Other Income (Loss) — Net
In 2017, other income (loss) — net was a loss of $1,666 million. The Company recognized a net charge of $2,140 million due to the refranchising of certain bottling territories in North America and charges of $313 million primarily related to payments made to convert the bottling agreements for certain North America bottling partners' territories to a single form of CBA with additional requirements. The Company also recorded an other-than-temporary impairment charge of $50 million related to one of our international equity method investees, primarily driven by foreign currency exchange rate fluctuations. Additionally, the Company incurred a charge of $26 million related to our former German bottling operations. These charges were partially offset by a gain of $445 million related to the integration of CCW and CCEJ to establish CCBJI. In exchange for our previously existing equity interests in CCW and CCEJ, we received an approximate 17 percent equity interest in CCBJI. The fair value of our equity investment in CCBJI was based on its quoted market price (a Level 1 measurement). The Company also recognized a gain of $150 million related to the remeasurement of our previously held equity interests in CCBA and its South African subsidiary to fair value. Additionally, the Company recognized a gain of $88 million related to the refranchising of our China bottling operations and related cost method investment and a gain of $25 million as a result of Coca-Cola FEMSA, an equity method investee, issuing additional shares of its stock during the period at a per share amount greater than the carrying value of the Company's per share investment. Refer to Note 2 for additional information on our North America and China refranchising activities and our consolidation of CCBA. Refer to Note 19 for the impact these items had on our operating segments.

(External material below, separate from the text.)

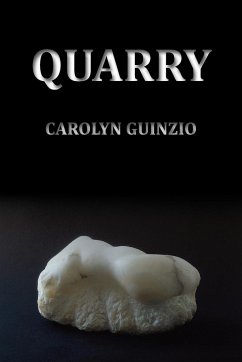 Quarry - Guinzio, Carolyn
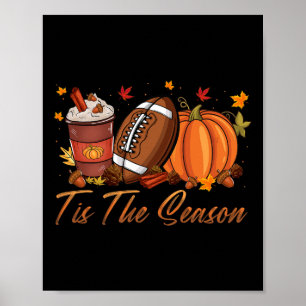 Tis The Season Football Pumpkin Spice Fall Thanksg Poster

In 2016, other income (loss) — net was a loss of $1,234 million. This loss included a net charge of $2,456 million due to the refranchising of certain bottling territories in North America and a charge of $21 million due to the deconsolidation of our South African bottling operations and disposal of the related equity method investment in exchange for investments in CCBA and CCBA's South African subsidiary. The Company incurred charges of $31 million related to payments made to convert the bottling agreements for certain North America bottling partners' territories to a single form of CBA with additional requirements. Additionally, the Company incurred a charge of $72 million as a result of remeasuring its net monetary assets denominated in Egyptian pounds. The Egyptian pound devalued as a result of the central bank allowing its currency, which was previously pegged to the U.S. dollar, to float freely. These charges were partially offset by a gain of $1,323 million due to the deconsolidation of our German bottling operations. Refer to Note 2 for additional information on the deconsolidation of our German bottling operations, the deconsolidation of our South African bottling operations, the North America refranchising and the conversion payments. Refer to Note 19 for the impact these items had on our operating segments.

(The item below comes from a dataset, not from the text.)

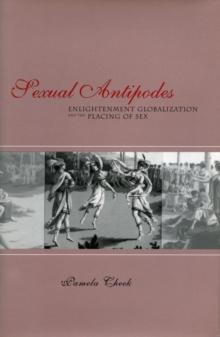 Sexual Antipodes : Enlightenment Globalization and the Placing of Sex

In 2015, the Company recorded a net gain of $1,403 million as a result of the Monster Transaction and a net charge of $1,006 million due to the refranchising of certain bottling territories in North America. In addition, the Company recognized a foreign currency exchange gain of $300 million associated with our foreign-denominated debt partially offset by a charge of $27 million due to the remeasurement of the net monetary assets of our Venezuelan subsidiary using the SIMADI exchange rate. Refer to Note 1 for additional information related to the charge due to the remeasurement in Venezuela. Refer to Note 2 for additional information related to the Monster Transaction and North America refranchising. Refer to Note 19 for the impact these items had on our operating segments.